### Part of a data file

____________

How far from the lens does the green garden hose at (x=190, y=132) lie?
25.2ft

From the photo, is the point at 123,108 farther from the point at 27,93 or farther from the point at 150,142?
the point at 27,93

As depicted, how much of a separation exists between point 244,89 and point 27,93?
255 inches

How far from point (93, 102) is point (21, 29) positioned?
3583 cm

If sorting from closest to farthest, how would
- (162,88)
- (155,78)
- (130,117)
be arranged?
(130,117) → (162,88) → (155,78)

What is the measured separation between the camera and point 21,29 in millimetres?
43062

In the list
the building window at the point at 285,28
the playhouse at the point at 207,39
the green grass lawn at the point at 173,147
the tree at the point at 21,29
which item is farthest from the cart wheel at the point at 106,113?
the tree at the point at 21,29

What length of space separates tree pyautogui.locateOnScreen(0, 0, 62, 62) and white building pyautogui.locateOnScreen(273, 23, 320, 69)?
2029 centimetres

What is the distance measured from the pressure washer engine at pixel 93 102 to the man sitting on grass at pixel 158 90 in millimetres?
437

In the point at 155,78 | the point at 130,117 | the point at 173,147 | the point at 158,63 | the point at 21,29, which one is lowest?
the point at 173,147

____________

### Goal of the exercise
Retype the listing above in full, with no alterations.

### Expected answer
How far from the lens does the green garden hose at (x=190, y=132) lie?
25.2ft

From the photo, is the point at 123,108 farther from the point at 27,93 or farther from the point at 150,142?
the point at 27,93

As depicted, how much of a separation exists between point 244,89 and point 27,93?
255 inches

How far from point (93, 102) is point (21, 29) positioned?
3583 cm

If sorting from closest to farthest, how would
- (162,88)
- (155,78)
- (130,117)
be arranged?
(130,117) → (162,88) → (155,78)

What is the measured separation between the camera and point 21,29 in millimetres?
43062

In the list
the building window at the point at 285,28
the playhouse at the point at 207,39
the green grass lawn at the point at 173,147
the tree at the point at 21,29
which item is farthest from the cart wheel at the point at 106,113?
the tree at the point at 21,29

What length of space separates tree pyautogui.locateOnScreen(0, 0, 62, 62) and white building pyautogui.locateOnScreen(273, 23, 320, 69)?
2029 centimetres

What is the distance measured from the pressure washer engine at pixel 93 102 to the man sitting on grass at pixel 158 90 in millimetres?
437

In the point at 155,78 | the point at 130,117 | the point at 173,147 | the point at 158,63 | the point at 21,29, which one is lowest?
the point at 173,147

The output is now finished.